— Problem —
Retype precisely the section of the data that starts at the line containing "Examining the photo" and runs to its final line, ends included.

— Provided records —
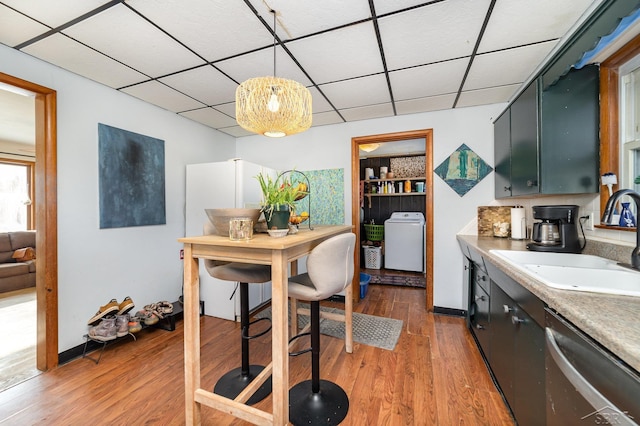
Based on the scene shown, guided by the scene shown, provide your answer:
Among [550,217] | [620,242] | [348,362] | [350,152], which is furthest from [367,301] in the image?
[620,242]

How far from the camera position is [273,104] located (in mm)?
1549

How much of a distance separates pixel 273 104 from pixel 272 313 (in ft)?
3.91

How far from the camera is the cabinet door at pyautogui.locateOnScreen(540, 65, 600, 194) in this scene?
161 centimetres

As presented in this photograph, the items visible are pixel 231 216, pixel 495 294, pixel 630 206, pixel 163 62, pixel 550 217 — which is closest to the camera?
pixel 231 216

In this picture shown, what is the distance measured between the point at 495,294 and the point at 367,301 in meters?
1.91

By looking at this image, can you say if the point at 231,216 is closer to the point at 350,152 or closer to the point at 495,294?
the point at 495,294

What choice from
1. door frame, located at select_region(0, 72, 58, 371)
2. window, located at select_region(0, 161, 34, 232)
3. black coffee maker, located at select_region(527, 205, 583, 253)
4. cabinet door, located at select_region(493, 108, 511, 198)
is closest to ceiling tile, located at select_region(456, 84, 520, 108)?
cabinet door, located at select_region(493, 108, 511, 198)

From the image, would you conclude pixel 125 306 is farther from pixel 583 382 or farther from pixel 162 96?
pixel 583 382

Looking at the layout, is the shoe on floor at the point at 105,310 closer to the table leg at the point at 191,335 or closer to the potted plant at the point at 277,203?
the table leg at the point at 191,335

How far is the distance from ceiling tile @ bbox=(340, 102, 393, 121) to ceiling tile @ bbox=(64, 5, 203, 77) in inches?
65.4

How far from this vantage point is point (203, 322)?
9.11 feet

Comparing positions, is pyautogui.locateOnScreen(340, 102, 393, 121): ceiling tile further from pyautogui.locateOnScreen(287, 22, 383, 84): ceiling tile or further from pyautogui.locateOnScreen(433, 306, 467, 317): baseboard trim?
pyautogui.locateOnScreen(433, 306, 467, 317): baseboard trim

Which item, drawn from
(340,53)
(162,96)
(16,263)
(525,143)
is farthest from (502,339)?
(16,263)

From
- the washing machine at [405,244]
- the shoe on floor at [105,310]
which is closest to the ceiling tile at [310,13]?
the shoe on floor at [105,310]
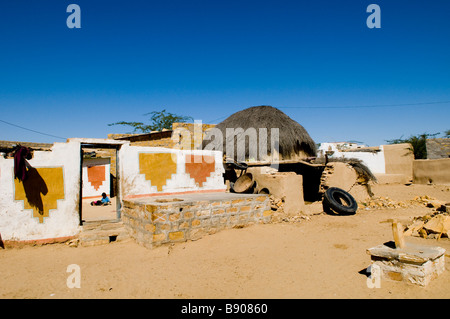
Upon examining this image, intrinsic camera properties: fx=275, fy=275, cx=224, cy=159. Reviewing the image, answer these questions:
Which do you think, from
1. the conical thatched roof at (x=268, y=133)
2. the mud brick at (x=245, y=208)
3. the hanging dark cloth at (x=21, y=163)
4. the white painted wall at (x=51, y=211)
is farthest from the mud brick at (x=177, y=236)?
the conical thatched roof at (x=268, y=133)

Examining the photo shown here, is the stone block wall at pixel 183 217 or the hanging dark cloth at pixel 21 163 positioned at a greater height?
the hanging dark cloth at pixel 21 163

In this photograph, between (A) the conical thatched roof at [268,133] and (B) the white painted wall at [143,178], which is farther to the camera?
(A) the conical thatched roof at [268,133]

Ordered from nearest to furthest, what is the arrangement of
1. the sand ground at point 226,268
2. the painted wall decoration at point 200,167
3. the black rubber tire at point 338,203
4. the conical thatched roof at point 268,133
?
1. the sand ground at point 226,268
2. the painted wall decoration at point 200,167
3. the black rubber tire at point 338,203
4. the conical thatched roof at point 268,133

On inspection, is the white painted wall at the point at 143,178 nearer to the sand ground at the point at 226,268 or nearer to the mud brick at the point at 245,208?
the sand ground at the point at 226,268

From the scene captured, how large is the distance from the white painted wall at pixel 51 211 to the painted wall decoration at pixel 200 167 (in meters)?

— Answer in full —
Examining the photo shown here, is the stone block wall at pixel 183 217 or the hanging dark cloth at pixel 21 163 positioned at a greater height?
the hanging dark cloth at pixel 21 163

In this photograph, between (A) the conical thatched roof at [268,133] and (B) the white painted wall at [143,178], which is farther to the camera?
(A) the conical thatched roof at [268,133]

Ordered from nearest to furthest, what is the arrangement of
1. the sand ground at point 226,268
2. the painted wall decoration at point 200,167
3. the black rubber tire at point 338,203
4. the conical thatched roof at point 268,133
?
1. the sand ground at point 226,268
2. the painted wall decoration at point 200,167
3. the black rubber tire at point 338,203
4. the conical thatched roof at point 268,133

On inspection, is the white painted wall at the point at 143,178 nearer to the sand ground at the point at 226,268 or nearer to the mud brick at the point at 245,208?
the sand ground at the point at 226,268

From the scene captured, how large is the distance from the white painted wall at pixel 51 211 to the painted wall decoration at pixel 200 167 (in meters)?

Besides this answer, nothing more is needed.